China has great potential to launch more CCS projects in the next 10 years, Levina said, adding that those projects will help it meet its emission-reduction target.
China has committed to reduce its CO2 emissions by 40 to 45 percent from 2005 levels for each unit of GDP by 2020.
CCS can be profitable for China – the world’s second-largest economy and a big emitter – if it develops its own technology and sells it to other countries, Levina said.
She said that she is confident in Chinese technologies for carbon capture, storage and utilization.
China Huaneng Group, one of the country’s leading power companies, launched in cooperation with the Australian Commonwealth Scientific and Industrial Research Organization a CO2 capture facility in coal-fired power plants in December 2007. It was put into operation in 2008, with an annual capturing capacity of 3,000 tons.

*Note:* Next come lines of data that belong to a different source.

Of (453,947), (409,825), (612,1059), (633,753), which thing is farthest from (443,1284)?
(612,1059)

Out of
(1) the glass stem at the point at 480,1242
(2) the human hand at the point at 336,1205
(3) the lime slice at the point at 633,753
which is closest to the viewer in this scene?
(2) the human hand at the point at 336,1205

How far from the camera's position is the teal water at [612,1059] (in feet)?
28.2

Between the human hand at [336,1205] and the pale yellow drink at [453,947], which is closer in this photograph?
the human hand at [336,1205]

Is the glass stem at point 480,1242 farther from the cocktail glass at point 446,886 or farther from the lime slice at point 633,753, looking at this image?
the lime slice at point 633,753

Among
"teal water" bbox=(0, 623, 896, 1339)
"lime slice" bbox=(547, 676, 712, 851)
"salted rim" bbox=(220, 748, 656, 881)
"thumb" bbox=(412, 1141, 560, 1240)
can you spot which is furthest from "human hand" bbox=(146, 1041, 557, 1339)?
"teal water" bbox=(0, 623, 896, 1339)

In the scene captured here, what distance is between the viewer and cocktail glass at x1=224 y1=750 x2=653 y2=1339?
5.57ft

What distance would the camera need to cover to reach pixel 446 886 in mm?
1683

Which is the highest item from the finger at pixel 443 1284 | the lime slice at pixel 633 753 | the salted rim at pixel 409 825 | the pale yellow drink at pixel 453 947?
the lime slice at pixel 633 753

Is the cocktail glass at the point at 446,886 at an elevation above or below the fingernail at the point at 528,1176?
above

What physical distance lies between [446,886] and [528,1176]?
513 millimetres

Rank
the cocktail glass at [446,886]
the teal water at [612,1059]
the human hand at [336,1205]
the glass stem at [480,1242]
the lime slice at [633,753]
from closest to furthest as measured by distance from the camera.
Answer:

Huaneng also has a CCS project in Shanghai with an annual capacity of 120,000 tons, and it is preparing another project with a yearly capacity of more than 1 million tons, said S. Ming Sung, chief representative of Asia-Pacific at the Clean Air Task Force, a nonprofit organization.
According to Sung, China Power Investment Corp has built a CCS facility with an annual capacity of 100,000 tons, which will soon be put into operation.
Another CCS project, Integrated Gasification Combined Cycle Power Plant, will begin operation by the end of the year in Tianjin. Shenhua Group Corp, China’s largest coal miner by output, and Peabody Energy Corp, the US-based energy company, participated in the project.
Sung said Shenhua has another CCS program in Ordos, the Inner Mongolia autonomous region, which has a capacity for 10,000 tons a year.
CO2 can be refined to 99.99 percent purity and can be used to produce carbonated beverages.
“The government should take CCS projects as a major strategy for reducing carbon emissions,” said Bo Diczfalusy, director of sustainable energy policy and technology at the IEA. “Thus, reducing the high cost of CCS is not only the challenge of industries, but also of governments, which will be beneficial for all in the long term.”
The IEA estimated that by 2050, CCS has the potential to reduce carbon emissions from industrial sectors by 4 gigatons annually, accounting for about 9 percent of the global reductions needed to halve energy-related CO2 emissions by then.